---------- Data shown

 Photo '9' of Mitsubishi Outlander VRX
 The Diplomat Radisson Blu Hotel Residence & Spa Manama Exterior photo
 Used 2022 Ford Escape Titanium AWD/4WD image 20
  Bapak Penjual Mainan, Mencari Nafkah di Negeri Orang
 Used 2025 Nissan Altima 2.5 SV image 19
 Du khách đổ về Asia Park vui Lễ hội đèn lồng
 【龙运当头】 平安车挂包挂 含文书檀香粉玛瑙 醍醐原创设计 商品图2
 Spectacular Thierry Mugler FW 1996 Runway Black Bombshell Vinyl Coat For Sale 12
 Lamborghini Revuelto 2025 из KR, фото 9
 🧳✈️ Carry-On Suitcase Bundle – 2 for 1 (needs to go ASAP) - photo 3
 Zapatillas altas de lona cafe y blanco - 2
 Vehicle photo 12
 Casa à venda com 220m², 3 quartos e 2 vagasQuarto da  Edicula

--------------------

Exercise directions —
Reproduce the listing above line for line, keeping every character, symbol, and spacing unchanged.

Solution for this exercise —
 Photo '9' of Mitsubishi Outlander VRX
 The Diplomat Radisson Blu Hotel Residence & Spa Manama Exterior photo
 Used 2022 Ford Escape Titanium AWD/4WD image 20
  Bapak Penjual Mainan, Mencari Nafkah di Negeri Orang
 Used 2025 Nissan Altima 2.5 SV image 19
 Du khách đổ về Asia Park vui Lễ hội đèn lồng
 【龙运当头】 平安车挂包挂 含文书檀香粉玛瑙 醍醐原创设计 商品图2
 Spectacular Thierry Mugler FW 1996 Runway Black Bombshell Vinyl Coat For Sale 12
 Lamborghini Revuelto 2025 из KR, фото 9
 🧳✈️ Carry-On Suitcase Bundle – 2 for 1 (needs to go ASAP) - photo 3
 Zapatillas altas de lona cafe y blanco - 2
 Vehicle photo 12
 Casa à venda com 220m², 3 quartos e 2 vagasQuarto da  Edicula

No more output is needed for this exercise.